● Work instruction: Print the stretch of the flower selection guide from "March 15, 2017" through "the basic details.", word for word.

● Document section:

Want to find out more about flowers and maybe even learn how to arrange them into beautiful bouquets? Check out our flower workshops! Email kate@abetterflorist.com for more details.

Flower Guide

The Beginner’s Guide to Flower Selection

March 15, 2017
Beginner's Guide to Flower Selection

Gifting flowers is a sweet and classic move towards letting someone know that you care. While buying flowers may be quite cumbersome before, online florists has made the process easy breezy these days. You can buy flowers and have them delivered in a matter of minutes within the comfort of your home.

So you’re thinking about giving flowers to your loved one and you don’t know where to start. Don’t fret, we have the perfect guide to help you throughout this whole process.

Consider the basics

First, you need to deal with the basic details.

Who’s the recipient? The types of flowers you send to your mother or a boss is different from a bouquet for your significant other. Red flowers may be romantic for your romantic partner but wildly inappropriate for a boss. Below is a basic guide on flower meanings to help you out. Of course, if you know the recipient’s favourite blooms, you’re already on the right track. It’s also helpful to find out if the recipient has allergies, so you can avoid certain flower choices. Check out this list of allergy-prone flowers to avoid.

What’s the occasion? Is it for Mother’s Day? Valentine’s Day? Or maybe there’s no special occasion and you just want to express your appreciation. Occasions can dictate not only the type of flowers you send, but also the floral arrangements for your bouquet.

Do you have a budget? Another detail to consider is your budget. If nothing else, this can narrow down your flower selection based on your price range.

● Dataset extract:
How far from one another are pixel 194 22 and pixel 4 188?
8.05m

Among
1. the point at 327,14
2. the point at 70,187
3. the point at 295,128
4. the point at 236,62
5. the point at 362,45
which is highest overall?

● Task answer:
March 15, 2017
Beginner's Guide to Flower Selection

Gifting flowers is a sweet and classic move towards letting someone know that you care. While buying flowers may be quite cumbersome before, online florists has made the process easy breezy these days. You can buy flowers and have them delivered in a matter of minutes within the comfort of your home.

So you’re thinking about giving flowers to your loved one and you don’t know where to start. Don’t fret, we have the perfect guide to help you throughout this whole process.

Consider the basics

First, you need to deal with the basic details.